EXERCISE: Continue the article on the short story collection Zima Blue and Other Stories, starting right after its final line.

PASSAGE SHOWN:
-------

= Zima Blue and Other Stories =

Short story collection by Alastair Reynolds

Zima Blue and Other Stories cover

Zima Blue and Other Stories (2006, ISBN 1-59780-058-9, republished in 2009 as Zima Blue, ISBN 978-0-575-08455-1) is the first collection of short works by Alastair Reynolds. It was published in September 2006, by Night Shade Books. It includes ten stories, most of them long out of print. None of the stories in it are set in Reynolds's well-known Revelation Space universe. However Galactic North, a collection of most of Reynolds's Revelation Space short stories, was released soon after.

There is a limited edition (2006, ISBN 1-59780-059-7) with an extra story, "Digital to Analogue", and with Reynolds's signature. "Digital to Analogue" was originally published in the 1992 anthology In Dreams.

A new version of the collection was published in April 2009 and contained all the stories listed below as well as Minla's Flowers (currently available in The New Space Opera), Cardiff Afterlife (a sequel of sorts to Signal to Noise) and Everlasting (first published in Interzone, Summer 2005).

==Contents==

- Introduction by Paul J. McAuley
- "Angels of Ashes" (Originally published in Asimov's SF, July 1999; unavailable since then)
- "Beyond the Aquila Rift" (Originally published in Constellations, edited by Peter Crowther, 2005)

-------

EXCERPTED DATA:
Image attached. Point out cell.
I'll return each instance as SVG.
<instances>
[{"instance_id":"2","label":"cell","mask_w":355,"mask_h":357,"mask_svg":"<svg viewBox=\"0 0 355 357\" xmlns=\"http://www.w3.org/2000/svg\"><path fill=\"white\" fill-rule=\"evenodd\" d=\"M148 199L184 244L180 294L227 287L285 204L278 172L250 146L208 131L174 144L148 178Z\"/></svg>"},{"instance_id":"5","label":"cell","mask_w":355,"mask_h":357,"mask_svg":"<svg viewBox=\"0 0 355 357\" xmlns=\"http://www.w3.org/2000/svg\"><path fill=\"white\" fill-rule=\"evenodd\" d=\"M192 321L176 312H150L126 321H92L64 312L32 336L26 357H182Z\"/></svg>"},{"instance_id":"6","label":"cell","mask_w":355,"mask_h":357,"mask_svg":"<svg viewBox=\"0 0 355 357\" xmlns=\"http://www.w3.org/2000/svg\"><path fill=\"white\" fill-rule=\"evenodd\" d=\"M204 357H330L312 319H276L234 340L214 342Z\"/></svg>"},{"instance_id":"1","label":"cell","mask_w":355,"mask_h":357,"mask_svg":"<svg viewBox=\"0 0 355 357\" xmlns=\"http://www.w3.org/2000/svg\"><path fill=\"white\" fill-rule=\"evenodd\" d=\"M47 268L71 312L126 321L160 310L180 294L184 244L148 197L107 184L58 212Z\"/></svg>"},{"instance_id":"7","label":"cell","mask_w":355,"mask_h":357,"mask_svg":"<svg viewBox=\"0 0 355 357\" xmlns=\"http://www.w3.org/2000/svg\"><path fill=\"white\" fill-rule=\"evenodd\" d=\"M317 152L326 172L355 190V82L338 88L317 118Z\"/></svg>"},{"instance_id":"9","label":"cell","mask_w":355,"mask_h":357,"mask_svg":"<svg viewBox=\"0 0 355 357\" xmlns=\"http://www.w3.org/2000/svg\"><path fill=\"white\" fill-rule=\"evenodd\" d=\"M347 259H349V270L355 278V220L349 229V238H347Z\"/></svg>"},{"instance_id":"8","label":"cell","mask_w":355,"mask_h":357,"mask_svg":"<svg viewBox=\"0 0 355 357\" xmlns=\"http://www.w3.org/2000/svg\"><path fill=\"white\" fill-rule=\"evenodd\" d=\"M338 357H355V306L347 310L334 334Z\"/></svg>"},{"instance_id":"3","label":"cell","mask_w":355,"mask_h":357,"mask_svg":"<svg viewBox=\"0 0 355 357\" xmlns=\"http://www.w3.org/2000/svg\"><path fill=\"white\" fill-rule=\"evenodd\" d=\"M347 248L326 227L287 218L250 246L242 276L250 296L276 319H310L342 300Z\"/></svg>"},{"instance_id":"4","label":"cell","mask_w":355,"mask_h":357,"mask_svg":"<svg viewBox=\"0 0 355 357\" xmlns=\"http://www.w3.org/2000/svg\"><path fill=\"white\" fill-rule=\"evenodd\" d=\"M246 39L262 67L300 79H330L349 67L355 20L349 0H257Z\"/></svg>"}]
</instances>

-------

OUTPUT BELOW:
- "Enola" (Originally published in Interzone 54, December 1991; unavailable since then in English)
- "Hideaway" (Originally published in Interzone 157, July 2000; unavailable since then)
- "Merlin's Gun" (Originally published in Asimov's SF, May 2000; unavailable since then)
- "The Real Story" (Originally published in Mars Probes, edited by Peter Crowther, 2002)
- "Spirey and the Queen" (Originally published in Interzone 108, June 1996)
- "Understanding Space and Time" (Originally published in a limited edition of 400 copies for the Novacon 35 Sci Fi convention)
- "Zima Blue" (Originally published in Postscripts magazine, issue 4, edited by Peter Crowther)

There was also one brand new story included, "Signal to Noise", which Reynolds had recently finished and for which Reynolds was shortlisted for the 2006 British Science Fiction Association award for short fiction .

For each story in the collection, Reynolds provides a personal afterword in which he discusses the story's genesis, influences, and such, which might be of interest to the reader.

==Adaptations==
On March 10, 2019, Alastair Reynolds announced that his short story "Zima Blue" was adapted as part of Netflix's animated anthology Love, Death & Robots. This story, along with "Beyond the Aquila Rift" are the first Reynolds' works to be adapted for TV or film.